I flipped on the ‘Today’ show on television and NBC was broadcasting pictures of a burning World Trade Center. Matt Lauer, I think, said he wasn’t sure yet what had happened, but that it appeared a private plane had crashed into one of the towers. How wrong he was.

The thing I remember most about that morning is watching the first tower fall. My brain couldn’t process what my eyes were seeing. “I couldn’t believe it was happening” is a terribly overworked phrase, but in this case it was quite literally true. This sort of horror was not imaginable, but it turned out to be only one of a series of unimaginable horrors of that day.

Also not imaginable before that day was America’s response. I have never been prouder to be an American than I was in the days after 9/11. All of the petty bullshit that dominates modern American politics was swept away and there was a sense that we were all in this together. And most of the world genuinely grieved with us.

Five years later, that all seems remarkably quaint.

Told you

I’ve got seven gigs in the next month, including four in a week. On my music page, I warn that there are two states of gigging: Completely busy or completely not busy. There is no in-between stage, which is ideally where I’d like to be, and now I’m on the busy side of the equation.

Seven gigs in a month is about one gig every four days. That’s a lot for a guy in his mid-40s with a full-time day job. It’s a whole lot for a guy who has an early-to-rise, don’t-screw-up-or-you’ll-get-sued, mentally taxing day job.

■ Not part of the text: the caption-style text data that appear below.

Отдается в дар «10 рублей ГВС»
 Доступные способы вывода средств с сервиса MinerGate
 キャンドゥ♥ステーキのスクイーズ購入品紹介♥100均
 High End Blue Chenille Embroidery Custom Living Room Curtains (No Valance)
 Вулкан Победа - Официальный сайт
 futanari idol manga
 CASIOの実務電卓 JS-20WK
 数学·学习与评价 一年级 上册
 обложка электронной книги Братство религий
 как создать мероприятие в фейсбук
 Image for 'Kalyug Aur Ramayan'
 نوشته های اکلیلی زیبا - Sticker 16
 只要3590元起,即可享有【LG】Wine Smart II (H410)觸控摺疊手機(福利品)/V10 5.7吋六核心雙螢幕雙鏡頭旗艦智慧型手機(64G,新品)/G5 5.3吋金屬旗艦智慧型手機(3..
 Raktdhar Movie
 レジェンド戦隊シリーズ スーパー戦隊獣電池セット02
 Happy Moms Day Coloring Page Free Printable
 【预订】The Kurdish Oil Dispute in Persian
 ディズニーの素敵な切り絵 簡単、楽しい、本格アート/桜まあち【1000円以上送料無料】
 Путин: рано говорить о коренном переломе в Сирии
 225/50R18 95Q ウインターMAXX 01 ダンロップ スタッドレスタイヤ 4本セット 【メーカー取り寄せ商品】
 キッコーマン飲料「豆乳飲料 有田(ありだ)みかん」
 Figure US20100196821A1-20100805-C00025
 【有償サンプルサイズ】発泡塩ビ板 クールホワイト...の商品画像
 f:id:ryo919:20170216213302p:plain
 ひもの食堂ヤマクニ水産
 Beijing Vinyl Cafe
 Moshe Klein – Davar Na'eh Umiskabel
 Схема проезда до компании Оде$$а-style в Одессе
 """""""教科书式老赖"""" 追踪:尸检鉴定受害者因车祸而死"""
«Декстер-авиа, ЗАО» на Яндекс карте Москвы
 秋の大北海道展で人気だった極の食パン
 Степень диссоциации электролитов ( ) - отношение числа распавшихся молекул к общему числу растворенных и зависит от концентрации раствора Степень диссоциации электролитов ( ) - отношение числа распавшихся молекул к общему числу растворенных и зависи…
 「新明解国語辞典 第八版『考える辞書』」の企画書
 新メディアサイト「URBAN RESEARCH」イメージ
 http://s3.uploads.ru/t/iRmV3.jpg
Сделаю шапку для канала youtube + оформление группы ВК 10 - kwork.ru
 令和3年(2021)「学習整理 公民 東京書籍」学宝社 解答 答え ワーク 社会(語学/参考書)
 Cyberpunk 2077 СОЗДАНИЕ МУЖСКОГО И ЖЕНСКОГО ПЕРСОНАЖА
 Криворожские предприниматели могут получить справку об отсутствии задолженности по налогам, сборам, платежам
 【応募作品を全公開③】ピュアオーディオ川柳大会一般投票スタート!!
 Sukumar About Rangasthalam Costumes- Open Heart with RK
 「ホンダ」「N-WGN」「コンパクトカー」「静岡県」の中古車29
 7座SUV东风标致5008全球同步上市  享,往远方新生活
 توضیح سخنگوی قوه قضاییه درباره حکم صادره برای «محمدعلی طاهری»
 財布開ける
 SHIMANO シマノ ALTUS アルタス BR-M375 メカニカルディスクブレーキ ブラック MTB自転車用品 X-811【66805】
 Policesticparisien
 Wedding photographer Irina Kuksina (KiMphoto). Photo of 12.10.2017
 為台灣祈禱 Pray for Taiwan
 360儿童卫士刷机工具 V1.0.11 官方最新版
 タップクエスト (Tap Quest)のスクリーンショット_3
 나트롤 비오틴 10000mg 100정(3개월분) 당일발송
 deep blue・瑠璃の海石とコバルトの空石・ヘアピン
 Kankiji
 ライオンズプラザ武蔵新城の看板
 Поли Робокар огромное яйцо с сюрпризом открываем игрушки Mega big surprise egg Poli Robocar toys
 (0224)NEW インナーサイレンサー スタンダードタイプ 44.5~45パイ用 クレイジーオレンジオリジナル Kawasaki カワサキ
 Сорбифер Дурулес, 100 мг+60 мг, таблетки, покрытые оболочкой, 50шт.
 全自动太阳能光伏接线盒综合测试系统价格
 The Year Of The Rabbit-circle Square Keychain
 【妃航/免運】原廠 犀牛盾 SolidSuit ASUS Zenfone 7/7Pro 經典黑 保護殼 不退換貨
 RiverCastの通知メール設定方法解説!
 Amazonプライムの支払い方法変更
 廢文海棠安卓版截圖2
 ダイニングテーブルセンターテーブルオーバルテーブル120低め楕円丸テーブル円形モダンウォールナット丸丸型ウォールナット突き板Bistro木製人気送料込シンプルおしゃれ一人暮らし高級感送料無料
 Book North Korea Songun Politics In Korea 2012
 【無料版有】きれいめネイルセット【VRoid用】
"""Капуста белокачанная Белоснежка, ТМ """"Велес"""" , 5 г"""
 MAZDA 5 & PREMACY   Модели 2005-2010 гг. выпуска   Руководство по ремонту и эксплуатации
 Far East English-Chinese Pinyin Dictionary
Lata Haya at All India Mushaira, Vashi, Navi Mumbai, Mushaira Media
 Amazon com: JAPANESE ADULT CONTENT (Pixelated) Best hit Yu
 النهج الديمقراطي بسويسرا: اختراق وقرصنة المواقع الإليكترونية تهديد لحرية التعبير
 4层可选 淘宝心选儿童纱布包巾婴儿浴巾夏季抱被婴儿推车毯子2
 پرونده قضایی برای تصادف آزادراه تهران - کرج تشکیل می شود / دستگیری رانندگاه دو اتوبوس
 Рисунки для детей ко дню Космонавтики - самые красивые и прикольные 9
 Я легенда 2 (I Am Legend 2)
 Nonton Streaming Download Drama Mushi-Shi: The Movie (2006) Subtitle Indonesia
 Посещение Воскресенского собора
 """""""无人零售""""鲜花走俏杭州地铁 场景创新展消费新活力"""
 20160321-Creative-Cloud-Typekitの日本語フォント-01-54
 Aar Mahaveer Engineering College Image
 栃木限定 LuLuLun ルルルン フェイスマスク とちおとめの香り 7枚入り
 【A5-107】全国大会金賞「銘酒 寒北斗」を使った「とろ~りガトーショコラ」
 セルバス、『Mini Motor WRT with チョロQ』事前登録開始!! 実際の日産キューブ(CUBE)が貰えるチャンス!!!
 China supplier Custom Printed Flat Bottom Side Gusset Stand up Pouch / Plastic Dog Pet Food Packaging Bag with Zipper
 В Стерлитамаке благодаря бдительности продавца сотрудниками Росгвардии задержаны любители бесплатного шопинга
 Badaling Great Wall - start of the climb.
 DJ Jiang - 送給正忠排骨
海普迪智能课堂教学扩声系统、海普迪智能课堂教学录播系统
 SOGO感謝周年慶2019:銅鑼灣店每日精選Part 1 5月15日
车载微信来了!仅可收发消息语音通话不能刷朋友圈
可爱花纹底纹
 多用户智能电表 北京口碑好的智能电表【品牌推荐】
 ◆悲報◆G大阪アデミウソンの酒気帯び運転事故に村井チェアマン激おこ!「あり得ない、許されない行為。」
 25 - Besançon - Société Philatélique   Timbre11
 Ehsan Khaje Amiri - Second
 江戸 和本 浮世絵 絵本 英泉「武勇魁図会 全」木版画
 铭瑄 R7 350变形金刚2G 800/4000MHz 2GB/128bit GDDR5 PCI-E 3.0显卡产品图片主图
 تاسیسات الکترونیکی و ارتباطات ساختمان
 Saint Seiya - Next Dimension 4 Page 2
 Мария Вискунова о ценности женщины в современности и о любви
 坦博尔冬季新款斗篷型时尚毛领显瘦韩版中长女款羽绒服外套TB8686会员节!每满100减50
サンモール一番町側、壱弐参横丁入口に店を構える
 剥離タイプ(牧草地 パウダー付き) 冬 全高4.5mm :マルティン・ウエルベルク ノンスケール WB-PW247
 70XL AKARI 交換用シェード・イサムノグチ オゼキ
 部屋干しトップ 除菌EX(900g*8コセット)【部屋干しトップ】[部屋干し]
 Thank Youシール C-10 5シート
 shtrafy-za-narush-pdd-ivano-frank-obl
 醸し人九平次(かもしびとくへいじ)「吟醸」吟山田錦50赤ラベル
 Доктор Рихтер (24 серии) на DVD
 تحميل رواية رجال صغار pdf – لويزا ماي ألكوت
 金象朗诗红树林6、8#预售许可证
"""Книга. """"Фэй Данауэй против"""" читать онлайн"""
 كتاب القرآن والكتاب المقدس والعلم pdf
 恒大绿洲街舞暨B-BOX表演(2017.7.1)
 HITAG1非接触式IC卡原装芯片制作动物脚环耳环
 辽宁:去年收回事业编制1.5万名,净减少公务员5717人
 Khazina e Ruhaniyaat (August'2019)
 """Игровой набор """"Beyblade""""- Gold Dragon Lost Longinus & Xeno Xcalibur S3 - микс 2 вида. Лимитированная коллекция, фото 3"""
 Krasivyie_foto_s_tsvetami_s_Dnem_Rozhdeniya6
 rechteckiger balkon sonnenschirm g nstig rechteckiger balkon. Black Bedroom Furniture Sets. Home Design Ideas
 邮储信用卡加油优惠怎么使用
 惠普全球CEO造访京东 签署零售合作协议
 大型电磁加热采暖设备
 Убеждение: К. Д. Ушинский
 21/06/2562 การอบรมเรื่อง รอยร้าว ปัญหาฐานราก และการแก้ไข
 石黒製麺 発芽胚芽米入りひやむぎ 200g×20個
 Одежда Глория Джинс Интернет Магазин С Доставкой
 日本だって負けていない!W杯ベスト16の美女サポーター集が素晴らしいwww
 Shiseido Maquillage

When I get this busy, I take it easy at the gig itself (especially concerning alcohol) and I make sure and get lots of rest between gigs. It’s a nice problem to have, and don’t let me kid you: I’m looking forward to the music I’ll be laying down over the next month.

Look out! He’s carrying a harmonica!

USA TODAY has an article today about the lives of airport security screeners. Among the disclosures: A “suprising number of people” pack harmonicas in their baggage. That made me crack up because I’ve had several experiences on this front.

My weirdest experience in this area involved getting through security at the White House west gate some time in 1994 (I think). I was heading in for a news conference, but I had a gig as soon as the presser got over, so I had to haul my harps along. Through the X-ray machine they went. “What the hell is this?” the uniformed Secret Service screener said, laughing (remember, this was well into the pre-9/11 days and these guys saw me all of the time). I had to open the case for the security crew and they all ribbed me for carrying two dozen harps into the White House. But harmonicas aren’t a security risk (unless you consider being annoyed to death a security risk), so they let me bring ’em in.

I went to the news conference, hammered out a story in the White House press room, hopped in a cab and went to a dive college bar in Northeast (still wearing a suit) for the gig. That may have been the oddest collision of work and hobby I’ve ever had.

The Zen of Q

I smoked a brisket — which isn’t my BBQ specialty — for Labor Day and was rewarded with the most tender, flavorful briskie I’ve ever cooked. And I again was reminded why I enjoy cooking big hunks of meat for ridiculously long times until they are falling-apart tender.

Most people can’t make good BBQ, even if they want to, because it’s just too easy for them. The concept of cooking a piece of meat for 12 (or even 18) hours while hardly ever messing with it at all is anathema to most folks. They just can’t wrap their arms around the concept of cooking something that requires almost no intervention. They want to prod and poke and peek and measure and turn, and what they usually end up doing is ruining and giving up.

Making Q is all about the art of slowing down. I know that once I get the temperature stabilized on my smoker, I might need to visit it once every four or five hours. My Q doesn’t need my help; it needs to be left alone. There’s a lesson in that for a lot of hyperstimulated people these days.

Since I had the smoker fired up, I also made pastrami (which is just smoked corned beef, covered in coriander and black pepper) and smoked a link of Texas sausage I had sitting around. I’ve now got meals for at least the next three days.

Slow down. Cook some Q. Have a beer. Enjoy the day.